Quoted passage:
— START —
Thanksgiving Turkey Recipe ( Easy, No Brine) | Kay's Clean Eats (2024)

This Turkey Recipe has everything you need to know about roasting a juicy Thanksgiving Turkey! No reason to be intimidated; let me show you how easy it can be! This Turkey Recipe is totally doable, even if it’s your first time; I got you! This recipe takes a no-fuss, no-brine, no-truss approach that will impress your guests AND it makes the best Gravy!

Thanksgiving Turkey Recipe ( Easy, No Brine) | Kay's Clean Eats (1)

The star of the thanksgiving table is the bird, gobble gobble!! Really the one big job of thanksgiving is the turkey. Can not let it dry out, can’t burn it. We got to keep it juicy and moist! Here’s where I come in to help! I spent most of October testing and researching different turkey cooking methods. Let me tell you; there are so many it would make your brain go bonkers! This turkey recipe is hands down the easiest method for a delicious turkey!

Whats Thanksgiving Turkey without the gravy? This turkey recipe makes the best gravy around! Next to stuffing gravy is my jam!!

I took a page from the one and only Gordon Ramsey Christmas Turkey. I was always taught that you must brine your bird, but this is not true! You can still cook an excellent flavor-packed juicy bird without a brine. This recipe is truly no fuss you can even prep the bird it 3 days in advance, leaving it in the fridge and popping it in the oven morning of!

Yes, some people get really fancy when making a turkey, but I assure you don’t need anything fancy to make a super flavorful thanksgiving turkey!

Keep it Simple (Ingredients)

The Simplest ingredients will have the best outcome.

  • Whole Turkey: Any fresh or frozen turkey from the market will work.
  • Poultry Herbs: Fresh Thyme, Sage, and Rosemary combine the classic thanksgiving flavors we all love.
  • Butter: turkey is a lean bird when covered in a generous amount of butter, it helps lock in moisture and flavor. Plus, you won’t have to brine your bird!
  • Garlic & Onion: these two are two peas in a pod. The onion will go inside the bird giving a wonderful sweet flavor, and the garlic will be mixed in the butter and rubbed all over the turkey. Together they give such a wonderful flavor.
  • Lemon & Orange: the citrus helps keep the bird stay moist and offers a wonderful flavor.
  • Salt & Pepper: what’s a recipe without the perfect about of salt and pepper?
— END —
Listing excerpted from a collection:
— START —
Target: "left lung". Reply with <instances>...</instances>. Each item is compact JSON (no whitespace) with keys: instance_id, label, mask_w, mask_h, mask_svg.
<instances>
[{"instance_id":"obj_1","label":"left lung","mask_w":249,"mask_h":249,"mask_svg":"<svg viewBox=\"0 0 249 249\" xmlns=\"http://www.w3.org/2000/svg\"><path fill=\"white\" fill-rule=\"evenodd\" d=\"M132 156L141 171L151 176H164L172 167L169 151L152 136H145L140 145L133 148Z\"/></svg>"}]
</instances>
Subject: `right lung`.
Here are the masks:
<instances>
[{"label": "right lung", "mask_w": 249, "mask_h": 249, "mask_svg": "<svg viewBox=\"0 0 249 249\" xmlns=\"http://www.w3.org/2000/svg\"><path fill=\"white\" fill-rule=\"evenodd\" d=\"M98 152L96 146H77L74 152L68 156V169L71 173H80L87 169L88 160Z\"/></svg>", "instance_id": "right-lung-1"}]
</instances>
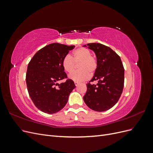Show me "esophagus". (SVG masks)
<instances>
[{"label": "esophagus", "instance_id": "34e87169", "mask_svg": "<svg viewBox=\"0 0 153 153\" xmlns=\"http://www.w3.org/2000/svg\"><path fill=\"white\" fill-rule=\"evenodd\" d=\"M75 85L76 86H78V85H79V82H75Z\"/></svg>", "mask_w": 153, "mask_h": 153}]
</instances>
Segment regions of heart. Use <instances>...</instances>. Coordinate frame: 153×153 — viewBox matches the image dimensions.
<instances>
[{"instance_id": "obj_1", "label": "heart", "mask_w": 153, "mask_h": 153, "mask_svg": "<svg viewBox=\"0 0 153 153\" xmlns=\"http://www.w3.org/2000/svg\"><path fill=\"white\" fill-rule=\"evenodd\" d=\"M76 64L80 70L74 72L69 76L71 80L82 82L87 80L90 75H93L98 68V60L91 51L84 47H79L73 51L71 57L67 55L62 59V64L64 70L71 74L75 70Z\"/></svg>"}]
</instances>
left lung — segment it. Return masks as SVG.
<instances>
[{"label":"left lung","mask_w":153,"mask_h":153,"mask_svg":"<svg viewBox=\"0 0 153 153\" xmlns=\"http://www.w3.org/2000/svg\"><path fill=\"white\" fill-rule=\"evenodd\" d=\"M87 45L96 53L98 68L87 84V92L83 98L91 109L103 112L114 106L121 97L124 83V69L121 58L110 47L100 43ZM94 81H98V84H91L90 82Z\"/></svg>","instance_id":"left-lung-1"}]
</instances>
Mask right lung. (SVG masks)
<instances>
[{"label":"right lung","instance_id":"add662e5","mask_svg":"<svg viewBox=\"0 0 153 153\" xmlns=\"http://www.w3.org/2000/svg\"><path fill=\"white\" fill-rule=\"evenodd\" d=\"M75 46L52 43L37 52L29 62L26 73L29 94L34 105L42 112L54 114L66 105L69 94L75 88L68 78L62 61ZM66 79L59 85L58 81Z\"/></svg>","mask_w":153,"mask_h":153}]
</instances>
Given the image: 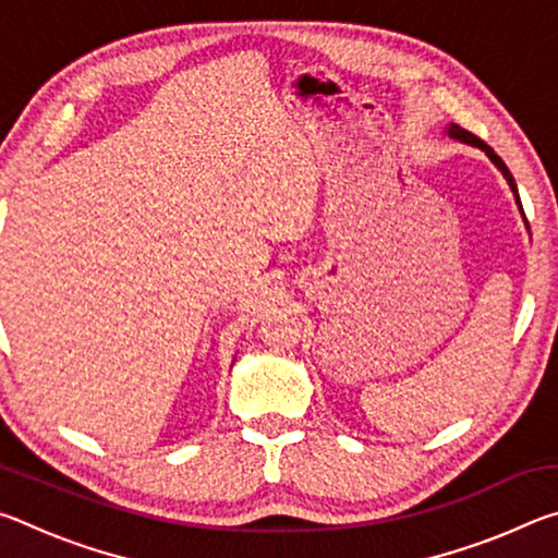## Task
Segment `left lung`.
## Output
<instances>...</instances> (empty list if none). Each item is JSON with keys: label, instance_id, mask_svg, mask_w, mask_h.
<instances>
[{"label": "left lung", "instance_id": "left-lung-1", "mask_svg": "<svg viewBox=\"0 0 558 558\" xmlns=\"http://www.w3.org/2000/svg\"><path fill=\"white\" fill-rule=\"evenodd\" d=\"M446 132L450 137H456V140H460V143H465V145H472V147H480L483 149V153L493 159V165L499 169V172L505 174V179H507V184H509V189H512L514 192V199H517V206H519V211H522V202H519V194H517V184H514V177H512V172H509L507 169V165L502 162V157H499L493 147L489 145H485L483 140H480L477 135H472V132H468V130H462L460 125H456V122H450V128H446ZM522 216H524V211H522ZM524 223H526V219H524Z\"/></svg>", "mask_w": 558, "mask_h": 558}]
</instances>
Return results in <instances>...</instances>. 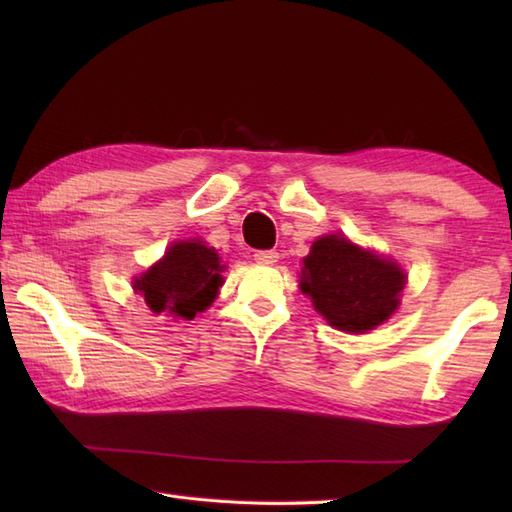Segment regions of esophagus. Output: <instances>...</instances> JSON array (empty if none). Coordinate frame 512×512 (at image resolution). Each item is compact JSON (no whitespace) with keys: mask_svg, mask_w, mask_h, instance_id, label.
<instances>
[{"mask_svg":"<svg viewBox=\"0 0 512 512\" xmlns=\"http://www.w3.org/2000/svg\"><path fill=\"white\" fill-rule=\"evenodd\" d=\"M259 264H275L279 259V253L277 250H257V253L253 255Z\"/></svg>","mask_w":512,"mask_h":512,"instance_id":"obj_1","label":"esophagus"}]
</instances>
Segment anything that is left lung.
I'll list each match as a JSON object with an SVG mask.
<instances>
[{
	"instance_id": "left-lung-1",
	"label": "left lung",
	"mask_w": 512,
	"mask_h": 512,
	"mask_svg": "<svg viewBox=\"0 0 512 512\" xmlns=\"http://www.w3.org/2000/svg\"><path fill=\"white\" fill-rule=\"evenodd\" d=\"M402 288L405 273L394 262L341 235L317 239L303 259L301 290L336 330H374L396 312Z\"/></svg>"
}]
</instances>
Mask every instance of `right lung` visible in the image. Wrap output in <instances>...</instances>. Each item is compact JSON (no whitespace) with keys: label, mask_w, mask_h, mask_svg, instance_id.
I'll return each mask as SVG.
<instances>
[{"label":"right lung","mask_w":512,"mask_h":512,"mask_svg":"<svg viewBox=\"0 0 512 512\" xmlns=\"http://www.w3.org/2000/svg\"><path fill=\"white\" fill-rule=\"evenodd\" d=\"M220 257L202 242L173 244L162 262L136 279V290L145 295L147 306L156 314L193 319L211 306L222 286Z\"/></svg>","instance_id":"1"}]
</instances>
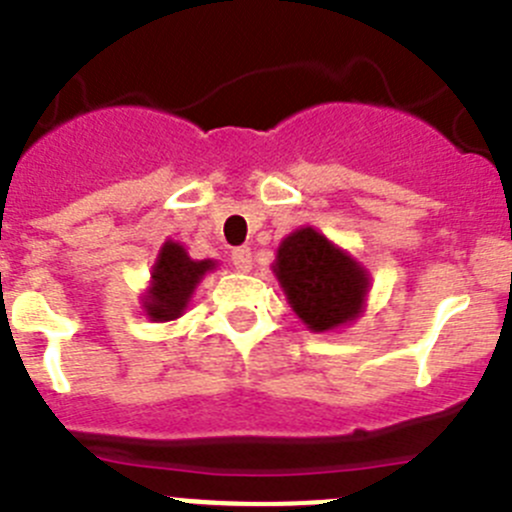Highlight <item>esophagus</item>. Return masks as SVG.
<instances>
[{"label": "esophagus", "instance_id": "34e87169", "mask_svg": "<svg viewBox=\"0 0 512 512\" xmlns=\"http://www.w3.org/2000/svg\"><path fill=\"white\" fill-rule=\"evenodd\" d=\"M232 262L240 272H250L252 270V252L247 250V247H237V250L232 252Z\"/></svg>", "mask_w": 512, "mask_h": 512}]
</instances>
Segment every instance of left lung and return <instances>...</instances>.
<instances>
[{"label": "left lung", "mask_w": 512, "mask_h": 512, "mask_svg": "<svg viewBox=\"0 0 512 512\" xmlns=\"http://www.w3.org/2000/svg\"><path fill=\"white\" fill-rule=\"evenodd\" d=\"M272 272L308 331H336L364 313L371 275L315 227L295 229L280 242Z\"/></svg>", "instance_id": "8db88e82"}]
</instances>
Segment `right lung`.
Returning <instances> with one entry per match:
<instances>
[{
  "label": "right lung",
  "instance_id": "right-lung-1",
  "mask_svg": "<svg viewBox=\"0 0 512 512\" xmlns=\"http://www.w3.org/2000/svg\"><path fill=\"white\" fill-rule=\"evenodd\" d=\"M217 267L214 260H191L184 245L166 240L151 267L146 293H141L143 315L148 321L166 323L181 318L191 295L207 272Z\"/></svg>",
  "mask_w": 512,
  "mask_h": 512
}]
</instances>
— END —
Direction 1:
Answer these questions from the turkey recipe.
(a) In which month did the writer test and research turkey cooking methods?
(b) How many days in advance can the bird be prepped?
(c) Which three fresh herbs are named as the poultry herbs?
Direction 2: In the listing, take everything from the line containing "Mask every instance" down to the end of the listing, and change each "Segment" to "Outline", leaving all else as it is. Give only those lines, and leave out the picture markers.
The turkey recipe and the listing have no connection to each other.

Reply 1:
(a) October
(b) 3 days
(c) Thyme, Sage, and Rosemary

Reply 2:
Mask every instance of `right lung` visible in the image. Wrap output in <instances>...</instances>. Each item is compact JSON (no whitespace) with keys: label, mask_w, mask_h, mask_svg, instance_id.
I'll return each mask as SVG.
<instances>
[{"label":"right lung","mask_w":512,"mask_h":512,"mask_svg":"<svg viewBox=\"0 0 512 512\" xmlns=\"http://www.w3.org/2000/svg\"><path fill=\"white\" fill-rule=\"evenodd\" d=\"M220 257L202 242L173 244L162 262L136 279V290L145 295L147 306L156 314L193 319L211 306L222 286Z\"/></svg>","instance_id":"1"}]
</instances>
Highlight <item>esophagus</item>. Return masks as SVG.
<instances>
[{"label": "esophagus", "instance_id": "34e87169", "mask_svg": "<svg viewBox=\"0 0 512 512\" xmlns=\"http://www.w3.org/2000/svg\"><path fill=\"white\" fill-rule=\"evenodd\" d=\"M232 262L240 272H250L252 270V252L247 250V247H237V250L232 252Z\"/></svg>", "mask_w": 512, "mask_h": 512}]
</instances>
Outline every instance of left lung and return <instances>...</instances>.
<instances>
[{"label": "left lung", "mask_w": 512, "mask_h": 512, "mask_svg": "<svg viewBox=\"0 0 512 512\" xmlns=\"http://www.w3.org/2000/svg\"><path fill=\"white\" fill-rule=\"evenodd\" d=\"M272 272L308 331H336L364 313L371 275L315 227L295 229L280 242Z\"/></svg>", "instance_id": "8db88e82"}]
</instances>
Outline `right lung`.
Returning <instances> with one entry per match:
<instances>
[{
  "label": "right lung",
  "instance_id": "right-lung-1",
  "mask_svg": "<svg viewBox=\"0 0 512 512\" xmlns=\"http://www.w3.org/2000/svg\"><path fill=\"white\" fill-rule=\"evenodd\" d=\"M217 267L214 260H191L184 245L166 240L151 267L146 293H141L143 315L148 321L166 323L181 318L191 295L207 272Z\"/></svg>",
  "mask_w": 512,
  "mask_h": 512
}]
</instances>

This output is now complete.